▸ **Exercise**: Look through the entries below and report every line that has "scientific".

▸ **Entries supplied**:
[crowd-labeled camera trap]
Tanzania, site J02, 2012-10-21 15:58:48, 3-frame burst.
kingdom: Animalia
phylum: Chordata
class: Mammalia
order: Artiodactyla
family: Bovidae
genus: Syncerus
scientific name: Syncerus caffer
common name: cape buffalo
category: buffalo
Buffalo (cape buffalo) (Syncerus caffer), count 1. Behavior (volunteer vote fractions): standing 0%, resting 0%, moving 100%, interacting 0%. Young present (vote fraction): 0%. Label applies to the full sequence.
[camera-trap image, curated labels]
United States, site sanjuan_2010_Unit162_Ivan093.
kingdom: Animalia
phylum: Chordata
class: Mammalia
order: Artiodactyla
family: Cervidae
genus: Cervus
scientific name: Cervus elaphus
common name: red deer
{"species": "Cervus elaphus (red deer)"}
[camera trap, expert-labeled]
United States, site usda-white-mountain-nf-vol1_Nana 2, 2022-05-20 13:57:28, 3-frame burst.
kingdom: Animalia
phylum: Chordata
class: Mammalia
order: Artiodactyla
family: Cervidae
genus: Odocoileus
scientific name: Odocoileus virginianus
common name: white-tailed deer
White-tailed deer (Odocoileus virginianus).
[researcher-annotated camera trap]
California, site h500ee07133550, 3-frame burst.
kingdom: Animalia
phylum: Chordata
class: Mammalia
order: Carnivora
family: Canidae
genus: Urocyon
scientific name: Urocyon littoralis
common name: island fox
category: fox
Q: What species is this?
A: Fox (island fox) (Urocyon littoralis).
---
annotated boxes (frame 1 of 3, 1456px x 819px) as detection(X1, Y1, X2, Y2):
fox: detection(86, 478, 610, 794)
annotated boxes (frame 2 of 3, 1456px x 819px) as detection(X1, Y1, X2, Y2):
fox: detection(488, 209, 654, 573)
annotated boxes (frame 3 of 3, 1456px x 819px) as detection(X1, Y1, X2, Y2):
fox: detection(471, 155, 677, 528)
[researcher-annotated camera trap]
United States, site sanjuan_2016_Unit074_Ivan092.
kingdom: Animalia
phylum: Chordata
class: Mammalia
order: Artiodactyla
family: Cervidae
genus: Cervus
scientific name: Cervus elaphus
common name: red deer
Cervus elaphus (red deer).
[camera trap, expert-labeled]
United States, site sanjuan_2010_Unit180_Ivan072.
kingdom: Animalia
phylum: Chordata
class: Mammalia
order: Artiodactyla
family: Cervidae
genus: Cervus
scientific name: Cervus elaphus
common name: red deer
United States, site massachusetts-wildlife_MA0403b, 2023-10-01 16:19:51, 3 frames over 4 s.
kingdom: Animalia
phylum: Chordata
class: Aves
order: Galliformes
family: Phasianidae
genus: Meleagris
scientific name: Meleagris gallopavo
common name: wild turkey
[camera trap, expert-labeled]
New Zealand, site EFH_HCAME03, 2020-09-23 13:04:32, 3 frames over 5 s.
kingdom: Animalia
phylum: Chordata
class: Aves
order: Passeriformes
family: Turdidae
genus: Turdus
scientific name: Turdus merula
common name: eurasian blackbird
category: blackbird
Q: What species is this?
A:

▸ **The answer**:
scientific name: Syncerus caffer
scientific name: Cervus elaphus
scientific name: Odocoileus virginianus
scientific name: Urocyon littoralis
scientific name: Cervus elaphus
scientific name: Cervus elaphus
scientific name: Meleagris gallopavo
scientific name: Turdus merula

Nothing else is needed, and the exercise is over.